··· STORED RECORDS ···

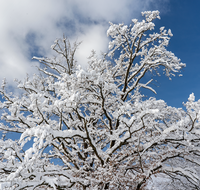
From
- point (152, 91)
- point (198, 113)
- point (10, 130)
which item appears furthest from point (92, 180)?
point (152, 91)

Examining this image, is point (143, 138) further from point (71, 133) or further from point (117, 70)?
point (117, 70)

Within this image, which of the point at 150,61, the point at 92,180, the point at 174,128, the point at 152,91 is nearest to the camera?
the point at 174,128

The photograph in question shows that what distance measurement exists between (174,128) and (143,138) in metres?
1.37

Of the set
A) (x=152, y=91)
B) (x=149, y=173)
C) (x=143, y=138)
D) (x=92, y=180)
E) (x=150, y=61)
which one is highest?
(x=150, y=61)

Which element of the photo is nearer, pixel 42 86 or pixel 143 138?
pixel 143 138

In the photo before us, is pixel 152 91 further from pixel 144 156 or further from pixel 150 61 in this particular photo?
pixel 144 156

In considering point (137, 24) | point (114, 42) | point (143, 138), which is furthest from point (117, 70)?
point (143, 138)

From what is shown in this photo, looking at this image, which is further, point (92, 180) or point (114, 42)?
point (114, 42)

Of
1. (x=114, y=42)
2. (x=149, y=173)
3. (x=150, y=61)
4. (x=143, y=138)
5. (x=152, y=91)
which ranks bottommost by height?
(x=149, y=173)

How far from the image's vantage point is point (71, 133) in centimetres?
446

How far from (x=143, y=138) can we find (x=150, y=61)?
3.91 metres

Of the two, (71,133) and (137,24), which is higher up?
(137,24)

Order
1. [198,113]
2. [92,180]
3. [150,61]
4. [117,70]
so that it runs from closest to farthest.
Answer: [198,113], [92,180], [150,61], [117,70]

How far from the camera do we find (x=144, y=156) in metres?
5.40
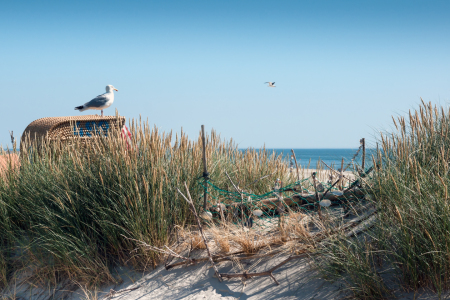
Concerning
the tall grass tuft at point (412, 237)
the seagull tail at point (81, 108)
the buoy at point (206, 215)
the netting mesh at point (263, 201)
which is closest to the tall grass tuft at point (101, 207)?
the buoy at point (206, 215)

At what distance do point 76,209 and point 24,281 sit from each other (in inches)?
35.4

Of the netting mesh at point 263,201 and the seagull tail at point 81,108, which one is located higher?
the seagull tail at point 81,108

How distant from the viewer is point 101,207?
2885 millimetres

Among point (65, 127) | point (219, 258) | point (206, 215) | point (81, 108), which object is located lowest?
point (219, 258)

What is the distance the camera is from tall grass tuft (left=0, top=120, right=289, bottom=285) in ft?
9.45

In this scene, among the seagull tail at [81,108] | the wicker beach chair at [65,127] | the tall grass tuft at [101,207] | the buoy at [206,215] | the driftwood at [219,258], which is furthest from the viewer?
the seagull tail at [81,108]

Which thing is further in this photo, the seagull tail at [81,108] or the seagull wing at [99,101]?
the seagull tail at [81,108]

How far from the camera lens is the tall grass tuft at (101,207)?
288cm

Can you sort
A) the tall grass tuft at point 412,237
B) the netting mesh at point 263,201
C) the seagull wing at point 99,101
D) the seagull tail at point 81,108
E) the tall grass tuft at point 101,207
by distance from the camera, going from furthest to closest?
the seagull tail at point 81,108, the seagull wing at point 99,101, the netting mesh at point 263,201, the tall grass tuft at point 101,207, the tall grass tuft at point 412,237

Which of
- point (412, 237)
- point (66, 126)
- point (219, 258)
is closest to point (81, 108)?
point (66, 126)

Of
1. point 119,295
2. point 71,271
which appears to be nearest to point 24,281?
point 71,271

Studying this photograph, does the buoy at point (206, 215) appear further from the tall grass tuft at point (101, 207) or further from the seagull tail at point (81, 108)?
the seagull tail at point (81, 108)

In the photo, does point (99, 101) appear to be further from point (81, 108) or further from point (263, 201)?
point (263, 201)

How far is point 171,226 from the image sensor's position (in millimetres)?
3119
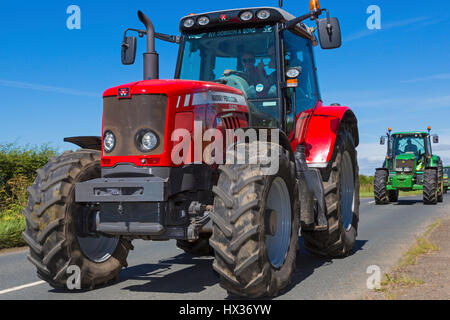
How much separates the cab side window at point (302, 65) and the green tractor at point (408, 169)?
49.6 ft

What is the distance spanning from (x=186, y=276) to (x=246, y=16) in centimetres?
331

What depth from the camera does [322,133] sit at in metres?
7.39

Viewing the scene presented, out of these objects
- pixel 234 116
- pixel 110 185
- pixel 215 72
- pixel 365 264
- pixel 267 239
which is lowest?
pixel 365 264

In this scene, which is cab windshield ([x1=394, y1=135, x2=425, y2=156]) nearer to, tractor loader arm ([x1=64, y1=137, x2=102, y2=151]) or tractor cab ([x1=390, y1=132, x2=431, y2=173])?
tractor cab ([x1=390, y1=132, x2=431, y2=173])

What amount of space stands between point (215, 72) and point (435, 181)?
17.6m

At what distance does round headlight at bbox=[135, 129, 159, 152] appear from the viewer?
528 cm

···

» EXERCISE GOAL
Each record above should be copied character for character, with pictures dropped.

» WRITTEN ANSWER
From
- point (152, 91)
- point (198, 113)
- point (10, 130)
which item appears furthest from point (92, 180)?
point (152, 91)

Examining this image, is point (143, 138) further from point (71, 133) or further from point (117, 70)?
point (117, 70)

Within this image, which of the point at 150,61, the point at 92,180, the point at 174,128, the point at 152,91 is nearest to the camera?
the point at 174,128

The photograph in question shows that what distance measurement exists between (174,128) and (143,138) in metres?
1.37

Of the set
A) (x=152, y=91)
B) (x=149, y=173)
C) (x=143, y=138)
D) (x=92, y=180)
E) (x=150, y=61)
which one is highest?
(x=150, y=61)

Which element of the photo is nearer, pixel 42 86 or pixel 143 138?
pixel 143 138

In the photo before us, is pixel 152 91 further from pixel 144 156 or further from pixel 150 61 in this particular photo?
pixel 144 156

In considering point (137, 24) | point (114, 42) | point (143, 138), which is furthest from point (117, 70)?
point (143, 138)

From what is shown in this photo, looking at this image, which is further, point (92, 180) or point (114, 42)?
point (114, 42)

Of
1. (x=114, y=42)
2. (x=149, y=173)
3. (x=150, y=61)
4. (x=143, y=138)
5. (x=152, y=91)
which ranks bottommost by height?
(x=149, y=173)

How far from the image's vantage point is point (71, 133) in centimetres?
446

How far from (x=143, y=138) can we find (x=150, y=61)?
3.91 metres

Of the two, (71,133) and (137,24), which is higher up?
(137,24)

Order
1. [198,113]
2. [92,180]
3. [150,61]
4. [117,70]
so that it runs from closest to farthest.
Answer: [198,113], [92,180], [150,61], [117,70]

How far from the camera do we find (x=144, y=156) in metres?
5.40
Concerning
the tall grass tuft at point (412, 237)
the seagull tail at point (81, 108)
the buoy at point (206, 215)
the netting mesh at point (263, 201)
which is closest to the tall grass tuft at point (101, 207)?
the buoy at point (206, 215)

At what distance do point 76,209 and point 24,281 sit from each other (in inches)?
35.4

Of the netting mesh at point 263,201 and the seagull tail at point 81,108, which one is located higher?
the seagull tail at point 81,108

How distant from the viewer is point 101,207?
2885 millimetres

Among point (65, 127) | point (219, 258) | point (206, 215) | point (81, 108), which object is located lowest?
point (219, 258)

What is the distance the camera is from tall grass tuft (left=0, top=120, right=289, bottom=285) in ft?
9.45

In this scene, among the seagull tail at [81,108] | the wicker beach chair at [65,127] | the tall grass tuft at [101,207] | the buoy at [206,215] | the driftwood at [219,258], which is furthest from the viewer?
the seagull tail at [81,108]

Which thing is further in this photo, the seagull tail at [81,108] or the seagull wing at [99,101]?
the seagull tail at [81,108]

How far from the camera lens is the tall grass tuft at (101,207)?
288cm

Can you sort
A) the tall grass tuft at point 412,237
B) the netting mesh at point 263,201
C) the seagull wing at point 99,101
D) the seagull tail at point 81,108
E) the tall grass tuft at point 101,207
by distance from the camera, going from furthest to closest?
the seagull tail at point 81,108, the seagull wing at point 99,101, the netting mesh at point 263,201, the tall grass tuft at point 101,207, the tall grass tuft at point 412,237

Which of
- point (412, 237)
- point (66, 126)
- point (219, 258)
is closest to point (81, 108)?
point (66, 126)

Of
1. point 119,295
2. point 71,271
which appears to be nearest to point 24,281?
point 71,271

Studying this photograph, does the buoy at point (206, 215) appear further from the tall grass tuft at point (101, 207) or further from the seagull tail at point (81, 108)?
the seagull tail at point (81, 108)

In the photo, does point (99, 101) appear to be further from point (81, 108) or further from point (263, 201)?
point (263, 201)

How far is point 171,226 from the image sensor's position (in millimetres)?
3119
How much separates the cab side window at point (302, 65) and the green tractor at point (408, 169)?
49.6 ft

What is the distance spanning from (x=186, y=276) to (x=246, y=16) in centimetres?
331

What depth from the camera does [322,133] sit at in metres?
7.39

Viewing the scene presented, out of these objects
- pixel 234 116
- pixel 110 185
- pixel 215 72
- pixel 365 264
- pixel 267 239
which is lowest?
pixel 365 264

In this scene, which is cab windshield ([x1=394, y1=135, x2=425, y2=156]) nearer to, tractor loader arm ([x1=64, y1=137, x2=102, y2=151]) or tractor cab ([x1=390, y1=132, x2=431, y2=173])?
tractor cab ([x1=390, y1=132, x2=431, y2=173])

What amount of space stands between point (215, 72) and point (435, 181)?
17.6m

At what distance does round headlight at bbox=[135, 129, 159, 152] appear from the viewer?
528 cm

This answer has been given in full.